NGAL levels in serum and CSF
Corresponding to our previous findings [23] we did not find significant changes in serum NGAL levels between the studied groups. As shown by [34] it may be that increased serum NGAL levels appear especially in early stages of AD. Moreover, although it was previously shown that plasma NGAL levels were elevated in elderly depressed patients [22], this effect may be lost in AD+D patients.

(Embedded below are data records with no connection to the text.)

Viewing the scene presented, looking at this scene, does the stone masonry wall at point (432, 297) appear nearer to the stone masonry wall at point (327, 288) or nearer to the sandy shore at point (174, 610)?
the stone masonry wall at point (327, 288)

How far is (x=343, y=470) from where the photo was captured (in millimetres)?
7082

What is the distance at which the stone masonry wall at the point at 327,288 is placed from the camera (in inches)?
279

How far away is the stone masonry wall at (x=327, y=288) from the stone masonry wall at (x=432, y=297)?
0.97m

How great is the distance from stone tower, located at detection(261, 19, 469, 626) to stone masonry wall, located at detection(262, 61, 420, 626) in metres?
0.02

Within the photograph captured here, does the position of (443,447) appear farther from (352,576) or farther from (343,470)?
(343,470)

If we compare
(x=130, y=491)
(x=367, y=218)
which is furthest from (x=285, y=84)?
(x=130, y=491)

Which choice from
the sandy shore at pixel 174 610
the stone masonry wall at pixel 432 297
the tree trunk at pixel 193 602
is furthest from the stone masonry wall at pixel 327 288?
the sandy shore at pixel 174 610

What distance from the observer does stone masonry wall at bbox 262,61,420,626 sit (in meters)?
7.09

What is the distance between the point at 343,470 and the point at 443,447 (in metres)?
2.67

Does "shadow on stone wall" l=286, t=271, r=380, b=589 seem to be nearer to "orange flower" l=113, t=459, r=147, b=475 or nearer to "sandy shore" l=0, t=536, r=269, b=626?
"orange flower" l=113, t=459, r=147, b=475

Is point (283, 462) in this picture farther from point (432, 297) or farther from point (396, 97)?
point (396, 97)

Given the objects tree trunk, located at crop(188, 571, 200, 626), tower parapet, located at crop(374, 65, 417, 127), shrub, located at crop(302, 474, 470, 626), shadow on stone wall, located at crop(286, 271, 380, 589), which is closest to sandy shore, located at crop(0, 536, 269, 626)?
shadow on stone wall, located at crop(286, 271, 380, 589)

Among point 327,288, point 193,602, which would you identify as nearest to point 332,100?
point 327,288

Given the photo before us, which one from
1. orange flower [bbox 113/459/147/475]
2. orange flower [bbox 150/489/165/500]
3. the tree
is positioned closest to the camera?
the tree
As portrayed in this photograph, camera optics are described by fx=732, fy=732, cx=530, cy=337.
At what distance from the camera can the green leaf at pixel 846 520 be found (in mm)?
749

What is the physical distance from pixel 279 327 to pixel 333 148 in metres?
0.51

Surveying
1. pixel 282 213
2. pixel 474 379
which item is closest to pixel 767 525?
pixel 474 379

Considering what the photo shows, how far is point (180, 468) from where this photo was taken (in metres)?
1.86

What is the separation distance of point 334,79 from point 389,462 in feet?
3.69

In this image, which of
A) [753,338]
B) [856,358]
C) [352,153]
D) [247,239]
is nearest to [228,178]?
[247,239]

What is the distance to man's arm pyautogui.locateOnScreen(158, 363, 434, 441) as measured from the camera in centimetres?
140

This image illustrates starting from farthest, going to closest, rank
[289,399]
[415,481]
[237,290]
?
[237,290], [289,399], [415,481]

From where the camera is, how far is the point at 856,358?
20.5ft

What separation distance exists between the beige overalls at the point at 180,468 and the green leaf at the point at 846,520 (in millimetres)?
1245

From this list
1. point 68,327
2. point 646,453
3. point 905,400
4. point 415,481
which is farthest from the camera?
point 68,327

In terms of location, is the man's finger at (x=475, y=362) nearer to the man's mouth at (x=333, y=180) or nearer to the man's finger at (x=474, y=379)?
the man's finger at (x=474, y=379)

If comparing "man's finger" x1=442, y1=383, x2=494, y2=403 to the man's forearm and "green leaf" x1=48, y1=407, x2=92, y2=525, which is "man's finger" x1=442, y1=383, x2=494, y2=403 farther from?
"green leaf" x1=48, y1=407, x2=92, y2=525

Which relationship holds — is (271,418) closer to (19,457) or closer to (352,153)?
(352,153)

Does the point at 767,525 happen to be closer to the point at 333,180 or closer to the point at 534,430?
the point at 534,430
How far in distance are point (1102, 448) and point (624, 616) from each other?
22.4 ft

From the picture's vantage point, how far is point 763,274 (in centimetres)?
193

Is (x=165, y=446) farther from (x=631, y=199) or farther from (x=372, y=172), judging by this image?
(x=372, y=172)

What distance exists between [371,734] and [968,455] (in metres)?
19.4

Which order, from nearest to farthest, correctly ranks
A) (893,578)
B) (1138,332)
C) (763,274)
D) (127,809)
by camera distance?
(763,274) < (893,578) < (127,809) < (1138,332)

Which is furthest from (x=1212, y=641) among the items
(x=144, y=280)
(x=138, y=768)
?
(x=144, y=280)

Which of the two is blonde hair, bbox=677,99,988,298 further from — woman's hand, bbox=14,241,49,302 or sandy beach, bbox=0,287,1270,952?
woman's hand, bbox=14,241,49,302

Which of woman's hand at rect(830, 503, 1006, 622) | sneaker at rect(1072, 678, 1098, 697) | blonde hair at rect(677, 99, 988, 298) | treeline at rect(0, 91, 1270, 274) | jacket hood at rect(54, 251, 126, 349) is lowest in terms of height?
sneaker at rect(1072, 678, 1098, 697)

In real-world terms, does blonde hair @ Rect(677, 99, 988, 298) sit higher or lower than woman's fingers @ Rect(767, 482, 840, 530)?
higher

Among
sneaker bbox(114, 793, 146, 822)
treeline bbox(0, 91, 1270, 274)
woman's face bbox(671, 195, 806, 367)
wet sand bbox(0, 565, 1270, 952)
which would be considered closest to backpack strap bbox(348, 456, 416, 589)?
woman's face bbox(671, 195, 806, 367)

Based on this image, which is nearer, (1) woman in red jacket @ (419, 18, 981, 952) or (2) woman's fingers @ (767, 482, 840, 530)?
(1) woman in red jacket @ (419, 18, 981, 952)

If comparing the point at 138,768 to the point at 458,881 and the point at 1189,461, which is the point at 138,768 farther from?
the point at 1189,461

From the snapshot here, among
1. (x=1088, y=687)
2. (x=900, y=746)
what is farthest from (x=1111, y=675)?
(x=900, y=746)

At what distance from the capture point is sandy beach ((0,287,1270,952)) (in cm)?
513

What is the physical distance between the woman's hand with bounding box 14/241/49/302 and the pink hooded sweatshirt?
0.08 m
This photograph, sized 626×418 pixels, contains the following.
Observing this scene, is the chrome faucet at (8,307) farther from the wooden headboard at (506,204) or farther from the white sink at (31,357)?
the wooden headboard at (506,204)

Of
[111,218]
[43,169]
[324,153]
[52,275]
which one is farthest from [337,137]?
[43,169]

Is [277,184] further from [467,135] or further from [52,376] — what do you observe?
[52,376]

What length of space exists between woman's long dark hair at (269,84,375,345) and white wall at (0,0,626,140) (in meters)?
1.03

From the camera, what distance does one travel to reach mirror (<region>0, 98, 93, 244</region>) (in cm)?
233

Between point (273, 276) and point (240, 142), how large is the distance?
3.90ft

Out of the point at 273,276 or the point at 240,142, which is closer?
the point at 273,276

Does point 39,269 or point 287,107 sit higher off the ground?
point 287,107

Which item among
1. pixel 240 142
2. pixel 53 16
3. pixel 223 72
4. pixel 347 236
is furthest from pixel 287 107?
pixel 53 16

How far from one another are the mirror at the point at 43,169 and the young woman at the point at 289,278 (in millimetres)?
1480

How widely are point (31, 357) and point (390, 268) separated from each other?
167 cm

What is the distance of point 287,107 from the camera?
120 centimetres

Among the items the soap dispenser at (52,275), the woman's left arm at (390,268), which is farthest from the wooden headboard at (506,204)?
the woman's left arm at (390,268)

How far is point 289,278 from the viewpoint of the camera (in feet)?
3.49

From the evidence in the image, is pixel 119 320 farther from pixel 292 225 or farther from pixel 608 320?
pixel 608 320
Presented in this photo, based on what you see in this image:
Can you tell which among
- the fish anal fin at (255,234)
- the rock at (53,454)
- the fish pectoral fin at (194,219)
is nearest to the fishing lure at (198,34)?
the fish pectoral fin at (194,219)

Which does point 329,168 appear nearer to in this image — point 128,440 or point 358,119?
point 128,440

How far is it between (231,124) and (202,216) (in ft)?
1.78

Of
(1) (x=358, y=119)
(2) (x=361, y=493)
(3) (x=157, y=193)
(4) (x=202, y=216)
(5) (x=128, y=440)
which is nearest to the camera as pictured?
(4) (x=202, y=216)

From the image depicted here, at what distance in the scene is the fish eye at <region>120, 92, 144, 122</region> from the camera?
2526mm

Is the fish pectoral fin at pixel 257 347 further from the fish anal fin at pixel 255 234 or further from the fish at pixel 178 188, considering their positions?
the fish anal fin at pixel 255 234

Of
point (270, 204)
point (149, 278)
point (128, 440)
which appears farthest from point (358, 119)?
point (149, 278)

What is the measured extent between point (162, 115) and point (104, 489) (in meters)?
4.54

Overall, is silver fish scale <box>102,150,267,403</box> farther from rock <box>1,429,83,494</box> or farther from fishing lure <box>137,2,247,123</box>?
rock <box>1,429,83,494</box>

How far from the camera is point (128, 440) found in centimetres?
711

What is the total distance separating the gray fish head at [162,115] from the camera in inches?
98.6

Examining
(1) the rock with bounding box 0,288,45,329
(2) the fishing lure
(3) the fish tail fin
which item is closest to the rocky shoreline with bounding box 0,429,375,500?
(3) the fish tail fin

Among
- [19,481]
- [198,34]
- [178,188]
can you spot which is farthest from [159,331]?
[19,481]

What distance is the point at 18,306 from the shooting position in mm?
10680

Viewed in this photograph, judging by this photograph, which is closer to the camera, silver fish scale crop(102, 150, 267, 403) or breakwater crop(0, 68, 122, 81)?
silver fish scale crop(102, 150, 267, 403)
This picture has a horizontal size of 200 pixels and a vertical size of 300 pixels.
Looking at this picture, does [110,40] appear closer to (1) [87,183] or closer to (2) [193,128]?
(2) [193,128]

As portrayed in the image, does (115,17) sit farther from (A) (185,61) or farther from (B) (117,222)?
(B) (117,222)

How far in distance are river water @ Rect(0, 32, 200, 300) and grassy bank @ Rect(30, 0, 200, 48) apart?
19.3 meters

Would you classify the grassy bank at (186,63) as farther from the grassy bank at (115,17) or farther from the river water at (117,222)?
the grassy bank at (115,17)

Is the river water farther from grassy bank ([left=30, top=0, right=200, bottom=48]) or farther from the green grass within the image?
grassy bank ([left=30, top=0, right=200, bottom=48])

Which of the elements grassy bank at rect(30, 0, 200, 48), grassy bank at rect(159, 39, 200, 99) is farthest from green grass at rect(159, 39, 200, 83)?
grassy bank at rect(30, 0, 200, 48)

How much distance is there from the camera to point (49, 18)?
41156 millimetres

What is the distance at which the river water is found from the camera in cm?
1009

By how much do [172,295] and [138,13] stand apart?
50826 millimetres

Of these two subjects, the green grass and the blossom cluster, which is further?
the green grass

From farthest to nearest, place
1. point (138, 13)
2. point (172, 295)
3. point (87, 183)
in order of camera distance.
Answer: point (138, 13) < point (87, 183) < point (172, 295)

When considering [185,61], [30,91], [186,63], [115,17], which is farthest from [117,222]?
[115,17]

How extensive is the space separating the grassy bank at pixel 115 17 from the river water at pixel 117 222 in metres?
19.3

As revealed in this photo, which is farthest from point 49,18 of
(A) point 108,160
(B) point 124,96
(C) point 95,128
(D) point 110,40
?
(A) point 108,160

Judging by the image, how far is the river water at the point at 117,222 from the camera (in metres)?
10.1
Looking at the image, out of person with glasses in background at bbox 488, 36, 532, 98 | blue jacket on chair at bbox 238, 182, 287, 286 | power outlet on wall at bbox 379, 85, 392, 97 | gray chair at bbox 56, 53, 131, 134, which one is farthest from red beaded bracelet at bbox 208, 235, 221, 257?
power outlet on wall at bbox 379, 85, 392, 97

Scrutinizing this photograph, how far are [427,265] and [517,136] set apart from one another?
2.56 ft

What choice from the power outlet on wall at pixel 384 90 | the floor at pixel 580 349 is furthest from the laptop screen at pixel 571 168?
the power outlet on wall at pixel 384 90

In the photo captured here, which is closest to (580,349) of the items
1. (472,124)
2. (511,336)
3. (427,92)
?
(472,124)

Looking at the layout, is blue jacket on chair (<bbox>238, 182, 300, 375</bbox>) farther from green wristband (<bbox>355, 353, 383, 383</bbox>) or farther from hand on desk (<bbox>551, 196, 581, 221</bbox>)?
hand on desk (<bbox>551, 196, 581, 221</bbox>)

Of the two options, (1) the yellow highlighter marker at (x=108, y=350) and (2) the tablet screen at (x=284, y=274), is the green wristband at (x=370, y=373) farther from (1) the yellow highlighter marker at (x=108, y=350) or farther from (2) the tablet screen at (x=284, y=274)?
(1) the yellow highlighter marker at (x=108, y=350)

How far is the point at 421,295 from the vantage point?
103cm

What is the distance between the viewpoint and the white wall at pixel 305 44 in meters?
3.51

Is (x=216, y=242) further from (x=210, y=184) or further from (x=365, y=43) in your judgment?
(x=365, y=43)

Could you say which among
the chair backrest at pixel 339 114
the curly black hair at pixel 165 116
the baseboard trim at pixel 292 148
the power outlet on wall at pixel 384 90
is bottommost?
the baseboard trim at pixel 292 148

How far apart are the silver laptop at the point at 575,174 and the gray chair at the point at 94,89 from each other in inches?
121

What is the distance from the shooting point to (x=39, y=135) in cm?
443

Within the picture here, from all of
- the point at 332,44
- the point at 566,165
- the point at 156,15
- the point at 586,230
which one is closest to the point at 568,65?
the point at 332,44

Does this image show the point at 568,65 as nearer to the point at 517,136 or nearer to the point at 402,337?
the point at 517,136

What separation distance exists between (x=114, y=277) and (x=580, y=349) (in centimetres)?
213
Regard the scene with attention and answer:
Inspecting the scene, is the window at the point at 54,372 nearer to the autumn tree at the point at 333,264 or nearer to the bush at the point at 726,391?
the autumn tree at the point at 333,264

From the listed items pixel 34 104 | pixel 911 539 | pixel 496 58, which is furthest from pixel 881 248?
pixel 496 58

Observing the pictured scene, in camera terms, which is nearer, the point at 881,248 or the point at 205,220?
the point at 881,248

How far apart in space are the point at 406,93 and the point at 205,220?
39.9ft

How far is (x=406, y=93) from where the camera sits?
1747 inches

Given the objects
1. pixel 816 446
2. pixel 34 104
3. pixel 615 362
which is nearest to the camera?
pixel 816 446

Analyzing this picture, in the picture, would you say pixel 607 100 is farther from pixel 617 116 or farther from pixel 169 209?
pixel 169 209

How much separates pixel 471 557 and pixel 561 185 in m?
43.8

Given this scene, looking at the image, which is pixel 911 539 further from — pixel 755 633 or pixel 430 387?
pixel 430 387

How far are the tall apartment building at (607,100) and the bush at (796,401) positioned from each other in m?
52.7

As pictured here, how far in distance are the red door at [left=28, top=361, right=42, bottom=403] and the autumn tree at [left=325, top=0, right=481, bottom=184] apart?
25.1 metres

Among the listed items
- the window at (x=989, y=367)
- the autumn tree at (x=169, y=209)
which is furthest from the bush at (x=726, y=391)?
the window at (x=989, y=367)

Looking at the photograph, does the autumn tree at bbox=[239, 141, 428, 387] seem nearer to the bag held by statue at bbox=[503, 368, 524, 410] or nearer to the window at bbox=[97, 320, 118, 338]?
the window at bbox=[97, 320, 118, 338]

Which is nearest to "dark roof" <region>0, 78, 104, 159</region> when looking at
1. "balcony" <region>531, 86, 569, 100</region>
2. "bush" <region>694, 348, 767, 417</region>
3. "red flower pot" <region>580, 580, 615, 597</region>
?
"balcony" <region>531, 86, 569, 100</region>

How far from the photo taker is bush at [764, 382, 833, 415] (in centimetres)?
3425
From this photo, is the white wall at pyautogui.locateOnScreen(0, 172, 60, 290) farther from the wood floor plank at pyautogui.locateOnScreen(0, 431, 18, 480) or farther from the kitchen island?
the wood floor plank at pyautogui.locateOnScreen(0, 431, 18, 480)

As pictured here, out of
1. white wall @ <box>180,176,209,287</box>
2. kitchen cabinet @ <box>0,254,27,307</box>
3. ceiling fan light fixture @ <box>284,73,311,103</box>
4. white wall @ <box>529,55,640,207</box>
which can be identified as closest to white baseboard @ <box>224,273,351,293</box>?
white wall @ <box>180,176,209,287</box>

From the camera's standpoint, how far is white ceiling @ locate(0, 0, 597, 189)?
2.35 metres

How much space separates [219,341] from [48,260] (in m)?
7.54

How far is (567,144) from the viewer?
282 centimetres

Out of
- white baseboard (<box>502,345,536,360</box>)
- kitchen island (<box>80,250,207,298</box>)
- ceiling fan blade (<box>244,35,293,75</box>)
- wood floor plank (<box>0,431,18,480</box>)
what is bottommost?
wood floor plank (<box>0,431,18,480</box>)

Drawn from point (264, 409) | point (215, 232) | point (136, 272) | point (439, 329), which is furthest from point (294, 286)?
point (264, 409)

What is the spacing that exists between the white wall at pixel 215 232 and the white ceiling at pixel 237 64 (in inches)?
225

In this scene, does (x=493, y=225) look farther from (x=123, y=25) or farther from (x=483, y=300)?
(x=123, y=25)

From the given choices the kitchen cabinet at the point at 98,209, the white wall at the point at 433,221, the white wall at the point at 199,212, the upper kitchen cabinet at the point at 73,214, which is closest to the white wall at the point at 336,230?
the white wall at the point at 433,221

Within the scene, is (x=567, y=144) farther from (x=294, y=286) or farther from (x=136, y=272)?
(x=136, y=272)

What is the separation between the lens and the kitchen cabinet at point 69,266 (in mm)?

Lower CSF NGAL levels in AD are in accordance with our previous findings [23]. The decreased NGAL levels in CSF of AD patients might in part be explained by lower megalin expression in the choroid plexus of AD patients [58]. Since megalin in the choroid plexus may transport NGAL from the brain into the CSF, lower megalin levels therefore can result in less NGAL clearance from the brain, causing increased brain NGAL levels and decreased CSF NGAL levels in AD. This potential explanation is supported by the findings that megalin can also transport Aβ from the brain to CSF, and that significantly reduced CSF Aβ levels are characteristic for AD [23,35,58–63]. Our findings further show that CSF NGAL levels are not affected by the presence of co-existing depression in AD.
Megalin and 24p3R
The neurobiological functions of increased megalin levels in BA11 and the amygdala, shown in this study, are unclear. Megalin is expressed throughout the brain, by different cell types like neurons, microglia, astrocytes and endothelial cells. It was reported that neuronal and astrocytic megalin may play an important role in modulating Aβ-mediated neurotoxicity, by indirectly reducing Aβ secretion into the extracellular space [64]. Previous studies showed that megalin expression is decreased in the choroid plexus of AD patients [58]. Our findings indicate that this is not the case for the brain regions in this study.